But — and this is the part I want you to hear — how people feel about the economy and how they actually spend in it are two different things right now. Restaurants overall are down 1.6% year over year, but full-service dining is up 0.8%. That's not a contradiction. That's a signal.
When budgets tighten, consumers don't stop spending. They get choosier. They cut the things that feel transactional and keep the things that feel worth it. So the question for every one of us is not “Will customers spend?" It is "Am I offering something they will choose to spend money on?" Your value proposition has never mattered more. If you can't articulate why you're worth choosing right now, this is the moment to fix that.
Owners are uncertain, but we are not unprepared
The NFIB Small Business Optimism Index fell 3 points to a historic low. The Uncertainty Index climbed 4 points. Those are real concerns and I'm not going to wave them off.
But check out this number: 94% of small business owners say they feel financially prepared for the next 12-18 months. Read that again. In a moment when every macro indicator is screaming, 94% of us are saying we've got this.
Here's the honest caveat: only 24% report having more than 6 months of operating reserves. So "prepared" doesn't always mean "cushioned." Sometimes it means resourceful. It means we've already done the hard work — trimming, planning, stress-testing, problem-solving. It means we've built the muscle for exactly this kind of environment.
That, to me, is the real story in this data. Not the doom. Not the headlines. The fact that female founders and small business owners across this country are quietly, consistently, steadying their ships.
So what do you actually do with all of this?
A few things worth your attention this week:
Watch your real revenue, not just your top line. Run the inflation-adjusted math. Know where you actually stand.

• DATA EXCERPT:
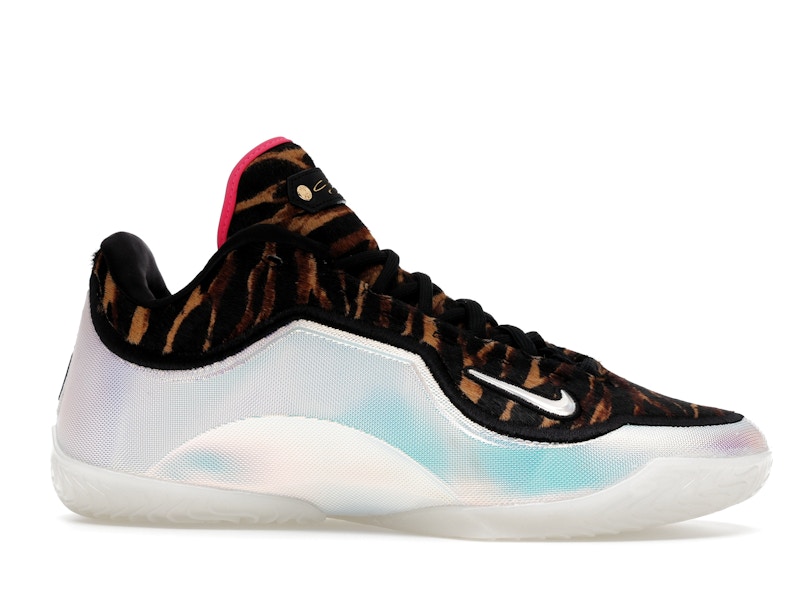 Nike LeBron 23 Heat Wave (Translucent Outsole)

• TASK DESCRIPTION:
Extend the piece above on consumer spending and small business owners, starting after its last line.

• YOUR RESPONSE:
Tighten your cash flow before you need to. If your invoices are sitting at 28.8 days, even small changes — clearer terms, faster follow-up, automated reminders — can change your whole month.
Get clear about your value. Customers are still spending, just more selectively. Make sure they know exactly why you're worth choosing.
Build the reserve if you can. Six months is the target. Only one in four owners are there. Every month you add changes your options.
Stay the course and make this summer count. Spend the next few months setting objectives, systematizing your business, and evaluating what is working for you. We are here to help you parse the data, hone your skills, and offer accountability and expertise as you hang on during tough times.
None of this is meant to minimize how hard this moment is. It's hard. But the data also shows what I already know to be true from this community: we are tougher, smarter, and more prepared than the headlines give us credit for.
If you're navigating this stretch and want a community of women who read the data with clear eyes and steady hands, Her Corner is here when you need us.
You got this. We got you.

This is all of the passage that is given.